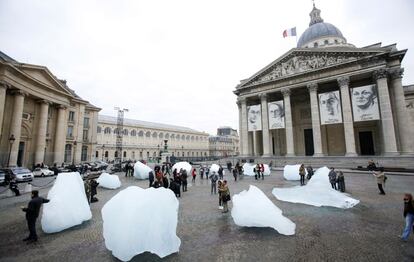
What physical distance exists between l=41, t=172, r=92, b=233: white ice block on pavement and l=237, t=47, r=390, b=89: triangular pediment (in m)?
30.8

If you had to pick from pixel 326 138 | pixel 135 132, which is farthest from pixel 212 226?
pixel 135 132

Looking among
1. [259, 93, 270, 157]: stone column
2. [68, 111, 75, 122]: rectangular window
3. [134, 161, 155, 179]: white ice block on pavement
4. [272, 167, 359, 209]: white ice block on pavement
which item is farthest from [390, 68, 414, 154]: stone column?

Task to complete — Please rewrite the stretch from the line containing "If you had to" through the end of the entries, replacing "stone column" with "marble column" and leaving everything else unchanged.

Solution —
If you had to pick from pixel 326 138 | pixel 135 132, which is farthest from pixel 212 226?
pixel 135 132

Looking among
1. [259, 93, 270, 157]: marble column
2. [68, 111, 75, 122]: rectangular window
3. [134, 161, 155, 179]: white ice block on pavement
4. [272, 167, 359, 209]: white ice block on pavement
which item is farthest from [390, 68, 414, 154]: marble column?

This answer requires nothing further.